# Sebastian Inlet BuckTail Jig Dealers



## ccc6588 (Jun 20, 2003)

Hi. I'm heading down to SI after Thanksgiving. Does anyone know the address or phone number of locals that sell bucktail jigs for 10$ a dozen.

I need specifics (address or phone #) and don't want any baitstore jigs (******'s, Long Point, etc.). The locals there buy a dozen for 10$ from people who sell legally.

Thanks.


----------



## VICIII (Apr 8, 2005)

Have not heard of this.. 
Local have the jigs homemade??
The most popular jigs are the 1 1/2 oz with plastic or buck tail bouncing off the rocks in the inlet. They ar about $1.50 at wabasso bait and tackle. You can use 2 to 3oz at the end of the pier because the rocks and old pileings stop just before the end of the pier.
What are you asking about??? Local homemade?


----------



## frank2660 (Jun 25, 2006)

Hey vic going fri left you a message


----------



## ccc6588 (Jun 20, 2003)

VICIII said:


> Have not heard of this..
> Local have the jigs homemade??
> The most popular jigs are the 1 1/2 oz with plastic or buck tail bouncing off the rocks in the inlet. They ar about $1.50 at wabasso bait and tackle. You can use 2 to 3oz at the end of the pier because the rocks and old pileings stop just before the end of the pier.
> What are you asking about??? Local homemade?


Yes. I learned that 1.5 oz is the local favorite for inside the inlet (N. or S. catwalk) and along the inlet. As matter of fact, your picture about the tarpon shows one of the most popular colors and the type of bucktail jigs I'm talking about. Chartreuse is another favorite.

The ones in the stores are quite expensive and also come with a plastic hook protector. I know because I fished with one on and didn't know why I was getting taps, but not hooking until I realized that the protector was still on the hook. 

The guys I was fishing with last year said that they buy them from someone in town (not a store) and get them for 10$ a dozen. The only negative about these are that the eyes are painted over and you have to use a hook or something to be able to get your line through.

I didn't know that part of the game for jigging was that you will lose a few or 10 a night if fishing the bottom where the fish are.
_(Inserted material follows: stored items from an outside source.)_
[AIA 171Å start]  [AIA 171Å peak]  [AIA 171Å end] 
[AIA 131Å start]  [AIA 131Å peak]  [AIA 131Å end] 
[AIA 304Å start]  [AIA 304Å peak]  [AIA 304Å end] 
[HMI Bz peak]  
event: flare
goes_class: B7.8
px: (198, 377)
I would rather lose 12 at 10$ a dozen than 10 at 4$ a piece.

I didn't know Wabasso had them for $1.50. But, I swear at least several people told me they get them from someone in town who sells for 10$ a dozen.
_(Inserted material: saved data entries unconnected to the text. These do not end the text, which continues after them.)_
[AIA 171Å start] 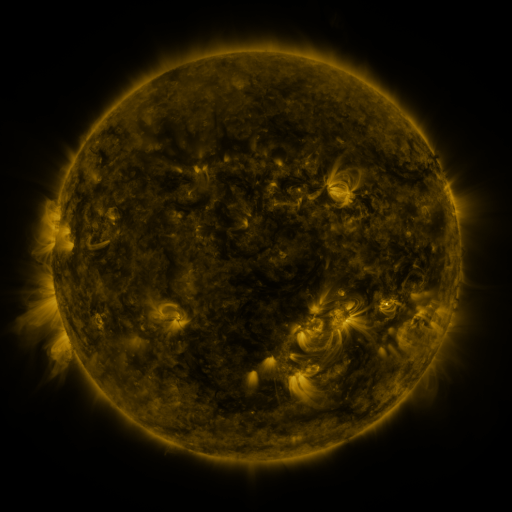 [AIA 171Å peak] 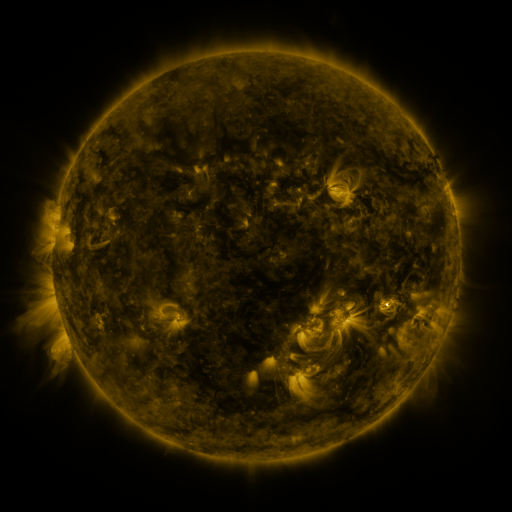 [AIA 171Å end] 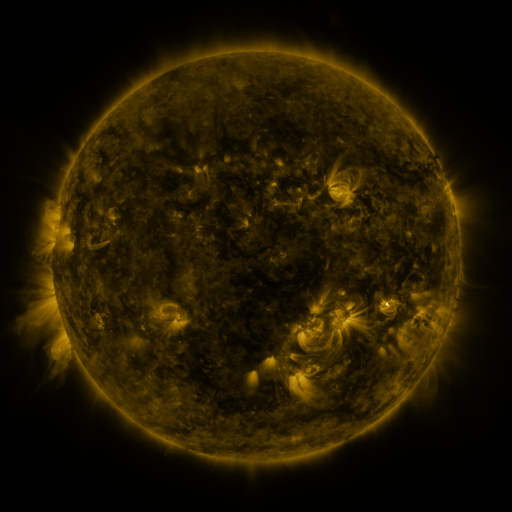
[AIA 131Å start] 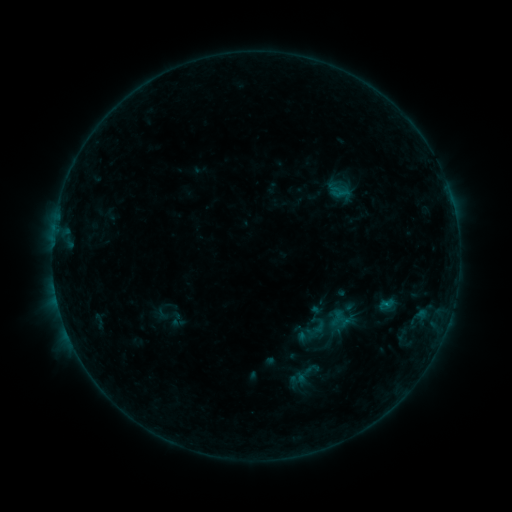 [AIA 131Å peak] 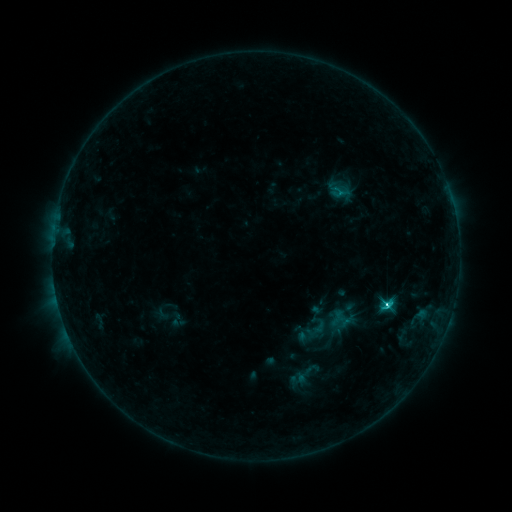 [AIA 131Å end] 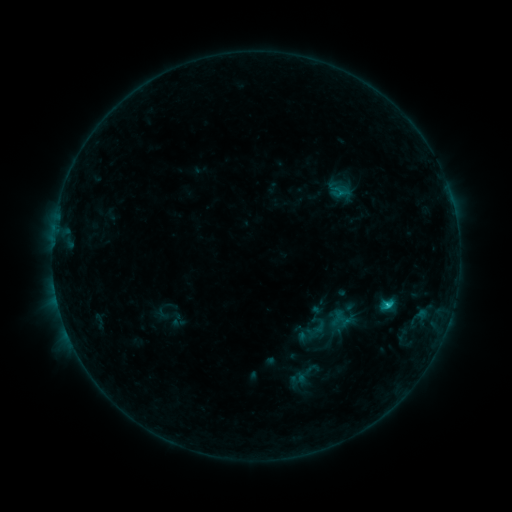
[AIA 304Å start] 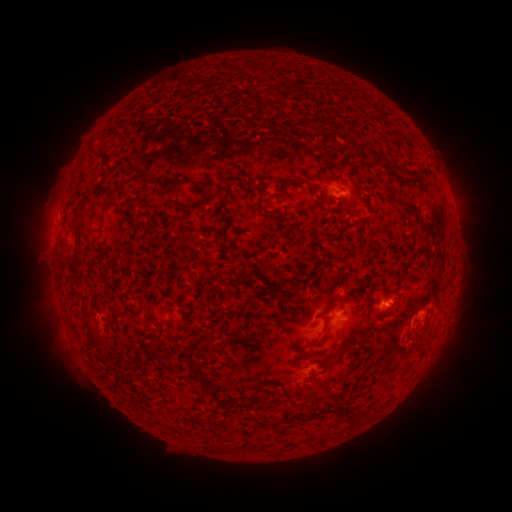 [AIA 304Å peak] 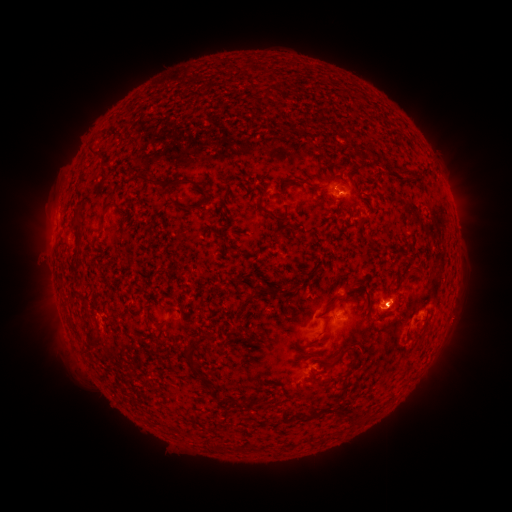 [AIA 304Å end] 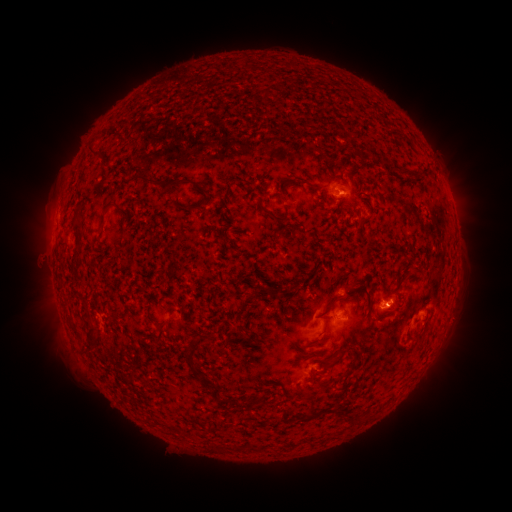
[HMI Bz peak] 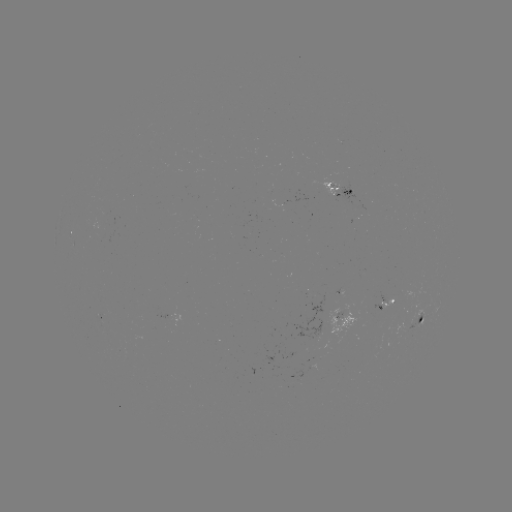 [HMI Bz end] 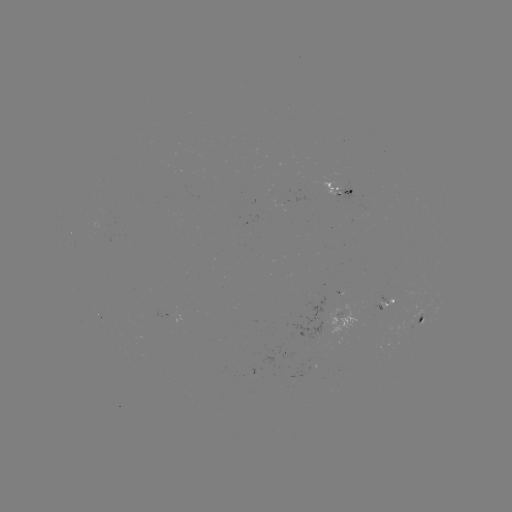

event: flare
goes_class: C2.7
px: (387, 302)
I also noticed that a lot of people use the Rapala knot for the jig.

All I know is I'm addicted to Snook fishing and can't wait to fish for them again, but if you know who sells for low price, I would love the information.


----------



## VICIII (Apr 8, 2005)

try wabasso before you go if no one shows up with info..
Long Point is OK but whites is the the deal.
Long point seems more in turons than fisherman.
I got a lesson on 1.5oz last time I was there and will try it soon. post if it works...
GET IN TO SI FOR THE BEST FISHING OF THE YEAR THERE FOR BIG REDS...


----------